Hänninen is no stranger to the tutoring process, having been shown a trick or two from another underrated Finn in the past.

“That’s a good question,” Hänninen replies when DirtFish asks if he was ever taught much by another driver in his early career.

“OK, in the first years when it was more like a hobby then I just drove and tried to figure out myself what I should do and how I should do it but after some years and when I got a bit more help from Finland then Lasse Lampi started to help me and at that time he gave me a bit advice and ideas how I should drive and what to do, so he helped on that point.”

Takamoto Katsuta

For the uninitiated, Lasse Lampi was the man Tommi Mäkinen trusted and turned to help him develop the Mitsubishi Lancer in the late 1990s which of course Mäkinen used to claim four world titles on the bounce. Not a bad man to have showing you a trick or two.

Of course, the World Rally Championship title won’t be the target for Katsuta – at least not yet with that responsibility falling to lead drivers Sébastien Ogier and Elfyn Evans – but in Hänninen he now has a fast and wise source that he can tap into at freewill.

Hänninen just hopes that he can help Katsuta realize his true potential so that he can start converting his promise into cold, hard results.

“If I can see, and I hope that I will, that I’m able to help him somehow and at the same time as I said that I know that there’s potential, I know that he has speed so just get that speed out constantly and we will see it by results at the end of the rallies,” he says.

“That’s where we are aiming and that’s our target. I’ll do what I can and hopefully, I’m able to help him to get the good results.”

### Goal A:
In the rally article, who began giving Hänninen advice once he got more help from Finland?
### Goal B:
Write out the rally article word for word, everything from "For the uninitiated, Lasse" down to "cold, hard results.".
The listing that comes next is from a separate source.

### Data records:

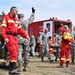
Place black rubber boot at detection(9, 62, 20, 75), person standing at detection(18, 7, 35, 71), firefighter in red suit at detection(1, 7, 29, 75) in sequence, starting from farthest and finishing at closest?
person standing at detection(18, 7, 35, 71), black rubber boot at detection(9, 62, 20, 75), firefighter in red suit at detection(1, 7, 29, 75)

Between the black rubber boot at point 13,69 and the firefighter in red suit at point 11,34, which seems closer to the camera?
the firefighter in red suit at point 11,34

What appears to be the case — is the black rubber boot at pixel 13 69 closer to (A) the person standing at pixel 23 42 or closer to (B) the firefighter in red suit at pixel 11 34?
(B) the firefighter in red suit at pixel 11 34

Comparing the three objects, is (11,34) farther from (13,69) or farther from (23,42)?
(23,42)

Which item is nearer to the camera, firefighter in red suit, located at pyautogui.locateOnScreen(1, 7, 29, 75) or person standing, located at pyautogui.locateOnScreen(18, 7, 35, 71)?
firefighter in red suit, located at pyautogui.locateOnScreen(1, 7, 29, 75)

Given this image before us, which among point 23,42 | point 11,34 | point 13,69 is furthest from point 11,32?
point 23,42

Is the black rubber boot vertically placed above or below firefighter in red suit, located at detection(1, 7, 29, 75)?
below

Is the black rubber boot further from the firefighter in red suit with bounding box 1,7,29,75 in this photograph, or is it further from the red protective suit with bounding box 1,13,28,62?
the red protective suit with bounding box 1,13,28,62

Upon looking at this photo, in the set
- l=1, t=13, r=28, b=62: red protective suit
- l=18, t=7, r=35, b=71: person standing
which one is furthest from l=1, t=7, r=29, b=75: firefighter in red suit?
l=18, t=7, r=35, b=71: person standing

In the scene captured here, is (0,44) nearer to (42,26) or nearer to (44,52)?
(44,52)

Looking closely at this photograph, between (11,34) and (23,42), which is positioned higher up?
(11,34)

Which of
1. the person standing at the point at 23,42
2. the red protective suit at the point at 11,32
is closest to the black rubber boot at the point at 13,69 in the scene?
the red protective suit at the point at 11,32

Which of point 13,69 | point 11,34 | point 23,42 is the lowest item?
point 13,69

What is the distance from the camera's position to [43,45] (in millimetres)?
15719

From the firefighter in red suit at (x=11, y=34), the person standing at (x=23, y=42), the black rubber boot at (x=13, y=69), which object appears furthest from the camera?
the person standing at (x=23, y=42)
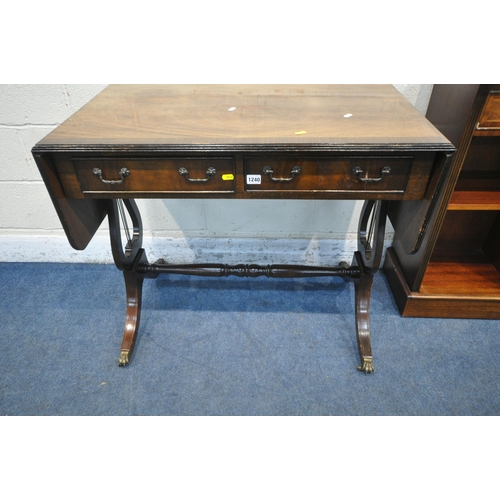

### Task solution A:
Lasse Lampi

### Task solution B:
For the uninitiated, Lasse Lampi was the man Tommi Mäkinen trusted and turned to help him develop the Mitsubishi Lancer in the late 1990s which of course Mäkinen used to claim four world titles on the bounce. Not a bad man to have showing you a trick or two.

Of course, the World Rally Championship title won’t be the target for Katsuta – at least not yet with that responsibility falling to lead drivers Sébastien Ogier and Elfyn Evans – but in Hänninen he now has a fast and wise source that he can tap into at freewill.

Hänninen just hopes that he can help Katsuta realize his true potential so that he can start converting his promise into cold, hard results.